In the wake of the Facebook hearings, Russian disinformation campaigns, and the targeted harassment of civil rights organizers, civil society organizations, such as Color of Change and Muslim Advocates, are calling for independent audits of platforms and internet companies (Simpson, 2018). Data for Black lives has called for a “data public trust,” where they ask Facebook to share anonymized datasets for public good (Milner, 2018). Data for Black Lives are also drafting a data code of ethics that would focus on data protections and limit digital profiling. Facebook reacted to Cambridge Analytica by deleting pages and limiting access to data, which forecloses the possibility of outside review (Facebook, 2018). As a result, it is imperative to create an organizational structure for independent auditing that is open and accessible to researchers and organizations.

Power and Control

One of the primary decisions made by algorithms is that of relevance of each dataset to other data points. What values, categories, and pieces of information are relevant to customers? Companies? States? Tarleton Gillespie (2014), a professor at Cornell University and principal researcher at Microsoft, states that algorithms are treated as trusted, objective sources of information. However, their decisions about relevance are choices shaped by a political agenda, whether that agenda is implicit or explicit to even the algorithm’s own designers. This is especially important for algorithms that perform a gatekeeping role. Algorithms replicate social values but also embed them into systems, creating new standards and expectations for what is important in a given context. While there are laws prohibiting the sharing or sale of health and financial data by hospitals and banks, discrimination occurs because there are few protections in place for consumer data brokering, where discrete data points act as proxies for protected categories that are then assembled into profiles that are sold. This can lead to technological redlining.

Trust and Expertise

Trust means many things in different disciplines, but one sociological perspective holds that trust is the belief that the necessary conditions for success are in place. Those who are pro-algorithm suggests that humans are too trusting of other humans and some algorithms can outperform experts. Humans are accepting of error in other humans, but hold algorithms to a higher standard. In a series of studies conducted at the University of Chicago, researchers found that a subject’s likelihood to use output from an algorithm dropped significantly after they saw evidence that the algorithm can make errors, even if it was still more accurate than their own responses. From this point of view, humans’ lack of trust in algorithms is irrational. However, as Eubanks’s and Noble’s research shows, algorithms are just as capable of bias as humans, as they are embedded with subjective values.
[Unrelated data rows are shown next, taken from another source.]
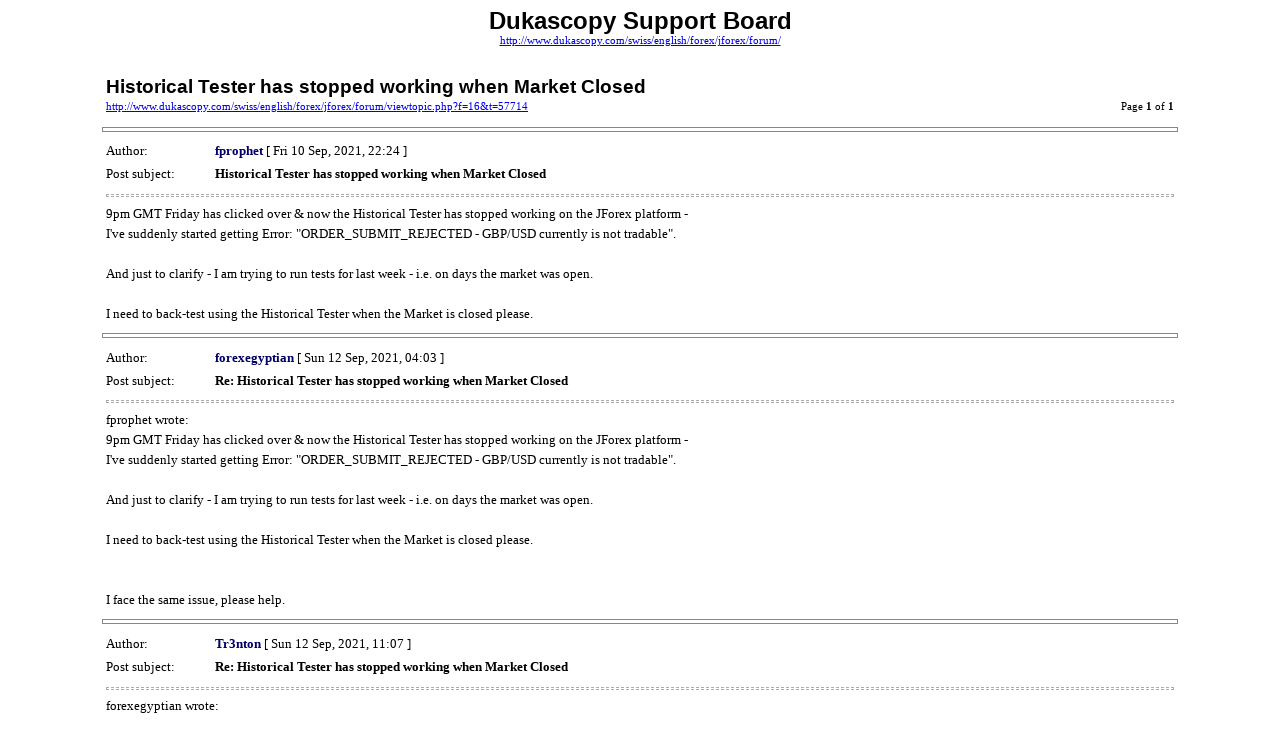

--- FILE ---
content_type: text/html; charset=UTF-8
request_url: https://www.dukascopy.com/swiss/english/forex/jforex/forum/viewtopic.php?f=16&t=57714&start=0&sid=a56e2cf2486ca1e6fdd016f0361af966&view=print
body_size: 1240
content:
<!DOCTYPE HTML PUBLIC "-//W3C//DTD HTML 4.01 Transitional//EN">
<html dir="ltr" lang="en-gb">
<head>
<meta http-equiv="Content-Type" content="text/html; charset=UTF-8">
<meta http-equiv="Content-Style-Type" content="text/css">
<meta http-equiv="Content-Language" content="en-gb">
<title>Dukascopy Support Board :: View topic - Historical Tester has stopped working when Market Closed</title>

<style type="text/css">
<!--

body {
	font-family: Verdana,serif;
	font-size: 10pt;
}

img {
	border: 0;
}

td {
	font-family: Verdana,serif;
	font-size: 10pt;
	line-height: 150%;
}

.code,
.quote {
	font-size: smaller;
	border: black solid 1px;
}

.forum {
	font-family: Arial,Helvetica,sans-serif;
	font-weight: bold;
	font-size: 18pt;
}

.topic {
	font-family: Arial,Helvetica,sans-serif;
	font-size: 14pt;
	font-weight: bold;
}

.gensmall {
	font-size: 8pt;
}

hr {
	color: #888;
	height: 3px;
	border-style: solid;
}

hr.sep {
	color: #aaa;
	height: 1px;
	border-style: dashed;
}
//-->
</style>

</head>
<body>

<table width="85%" cellspacing="3" cellpadding="0" border="0" align="center">
<tr>
	<td colspan="2" align="center"><span class="Forum">Dukascopy Support Board</span><br /><span class="gensmall"><a href="http://www.dukascopy.com/swiss/english/forex/jforex/forum/">http://www.dukascopy.com/swiss/english/forex/jforex/forum/</a></span></td>
</tr>
<tr>
	<td colspan="2"><br /></td>
</tr>
<tr>
	<td><span class="topic">Historical Tester has stopped working when Market Closed</span><br /><span class="gensmall"><a href="http://www.dukascopy.com/swiss/english/forex/jforex/forum/viewtopic.php?f=16&amp;t=57714">http://www.dukascopy.com/swiss/english/forex/jforex/forum/viewtopic.php?f=16&amp;t=57714</a></span></td>
	<td align="right" valign="bottom"><span class="gensmall">Page <strong>1</strong> of <strong>1</strong></span></td>
</tr>
</table>



	<hr width="85%" />

	<table width="85%" cellspacing="3" cellpadding="0" border="0" align="center">
	<tr>
		<td width="10%" nowrap="nowrap">Author:&nbsp;</td>
		<td><b style="color: #000066">fprophet</b> [ Fri 10 Sep, 2021, 22:24 ]</td>
	</tr>
	<tr>
		<td width="10%" nowrap="nowrap">Post subject:&nbsp;</td>
		<td><b>Historical Tester has stopped working when Market Closed</b></td>
	</tr>
	<tr>
		<td colspan="2"><hr class="sep" />9pm GMT Friday has clicked over &amp; now the Historical Tester has stopped working on the JForex platform -<br />I've suddenly started getting Error: "ORDER_SUBMIT_REJECTED - GBP/USD currently is not tradable".<br /><br />And just to clarify - I am trying to run tests for last week - i.e. on days the market was open.<br /><br />I need to back-test using the Historical Tester when the Market is closed please.

		

		</td>
	</tr>
	</table>


	<hr width="85%" />

	<table width="85%" cellspacing="3" cellpadding="0" border="0" align="center">
	<tr>
		<td width="10%" nowrap="nowrap">Author:&nbsp;</td>
		<td><b style="color: #000066">forexegyptian</b> [ Sun 12 Sep, 2021, 04:03 ]</td>
	</tr>
	<tr>
		<td width="10%" nowrap="nowrap">Post subject:&nbsp;</td>
		<td><b>Re: Historical Tester has stopped working when Market Closed</b></td>
	</tr>
	<tr>
		<td colspan="2"><hr class="sep" /><div class="quotetitle">fprophet wrote:</div><div class="quotecontent">9pm GMT Friday has clicked over &amp; now the Historical Tester has stopped working on the JForex platform -<br />I've suddenly started getting Error: "ORDER_SUBMIT_REJECTED - GBP/USD currently is not tradable".<br /><br />And just to clarify - I am trying to run tests for last week - i.e. on days the market was open.<br /><br />I need to back-test using the Historical Tester when the Market is closed please.</div><br /><br />I face the same issue, please help.

		

		</td>
	</tr>
	</table>


	<hr width="85%" />

	<table width="85%" cellspacing="3" cellpadding="0" border="0" align="center">
	<tr>
		<td width="10%" nowrap="nowrap">Author:&nbsp;</td>
		<td><b style="color: #000066">Tr3nton</b> [ Sun 12 Sep, 2021, 11:07 ]</td>
	</tr>
	<tr>
		<td width="10%" nowrap="nowrap">Post subject:&nbsp;</td>
		<td><b>Re: Historical Tester has stopped working when Market Closed</b></td>
	</tr>
	<tr>
		<td colspan="2"><hr class="sep" /><div class="quotetitle">forexegyptian wrote:</div><div class="quotecontent"><div class="quotetitle">fprophet wrote:</div><div class="quotecontent">9pm GMT Friday has clicked over &amp; now the Historical Tester has stopped working on the JForex platform -<br />I've suddenly started getting Error: "ORDER_SUBMIT_REJECTED - GBP/USD currently is not tradable".<br /><br />And just to clarify - I am trying to run tests for last week - i.e. on days the market was open.<br /><br />I need to back-test using the Historical Tester when the Market is closed please.</div><br /><br />I face the same issue, please help.</div><br />Same issue here.<br /><br />Has it always been like this?<br /><br />Thanks

		

		</td>
	</tr>
	</table>


	<hr width="85%" />

	<table width="85%" cellspacing="3" cellpadding="0" border="0" align="center">
	<tr>
		<td width="10%" nowrap="nowrap">Author:&nbsp;</td>
		<td><b style="color: #000066">goose_</b> [ Sun 12 Sep, 2021, 13:09 ]</td>
	</tr>
	<tr>
		<td width="10%" nowrap="nowrap">Post subject:&nbsp;</td>
		<td><b>Re: Historical Tester has stopped working when Market Closed</b></td>
	</tr>
	<tr>
		<td colspan="2"><hr class="sep" />The same. On the first moment, I thought it was the fault of the system Windows or Linux. or jit (java engine), then I look at here on the forum. I have the same bug -  Order is created but not filled. Method waitForUpdate not helps. Something happened in last update.

		

		</td>
	</tr>
	</table>


	<hr width="85%" />

	<table width="85%" cellspacing="3" cellpadding="0" border="0" align="center">
	<tr>
		<td width="10%" nowrap="nowrap">Author:&nbsp;</td>
		<td><b style="color: #000066">fprophet</b> [ Mon 13 Sep, 2021, 01:11 ]</td>
	</tr>
	<tr>
		<td width="10%" nowrap="nowrap">Post subject:&nbsp;</td>
		<td><b>Re: Historical Tester has stopped working when Market Closed</b></td>
	</tr>
	<tr>
		<td colspan="2"><hr class="sep" />yes it seems to have started as soon as I was required to download platform v3.6.36 - <br />all going again now that the Market is open again, but I hope it is fixed before next weekend !!

		

		</td>
	</tr>
	</table>


	<hr width="85%" />

	<table width="85%" cellspacing="3" cellpadding="0" border="0" align="center">
	<tr>
		<td width="10%" nowrap="nowrap">Author:&nbsp;</td>
		<td><b style="color: #000066">fprophet</b> [ Tue 14 Sep, 2021, 06:59 ]</td>
	</tr>
	<tr>
		<td width="10%" nowrap="nowrap">Post subject:&nbsp;</td>
		<td><b>Re: Historical Tester has stopped working when Market Closed</b></td>
	</tr>
	<tr>
		<td colspan="2"><hr class="sep" />Good news - I have been advised by Dukas Support that :<br />"<em>We have rectified this issue with the Historical Tester on market breaks in the new version, which was released Yesterday. Please restart to update.</em>"<br /><br /> Download platform v3.6.37 to receive the bug fix.

		

		</td>
	</tr>
	</table>


<hr width="85%" />
<table width="85%" cellspacing="3" cellpadding="0" border="0" align="center">
<tr>
	<td>&nbsp;</td>
	<td align="right"><span class="gensmall">Page <strong>1</strong> of <strong>1</strong></span></td>
</tr>
</table>

</body>
</html>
Who is being endowed with trust has a direct relationship with where liability for decision making should fall. One way of avoiding responsibility is to keep an air of mystery around who is ultimately accountable through a lack of specification. In the COMPAS case, it wasn’t clear who was liable for decisions so no one was held accountable for bias in the system. However, this can lead to a “moral crumple zone,” where one entity is held legally liable for errors, even if they aren’t in full control of the system (Elish and Hwang, 2015). For example, airplane pilots are held liable for the behavior of planes, even though many of the decisions are regularly made by computerized systems. Determining who is the trusted decision-maker between algorithmic engineers, algorithms, and users requires careful consideration of what the algorithm claims to do and who suffers from the consequences of mistakes. When an algorithm is making decisions or helping an expert make decisions, it becomes unclear who is ultimately responsible for the effects of those decisions.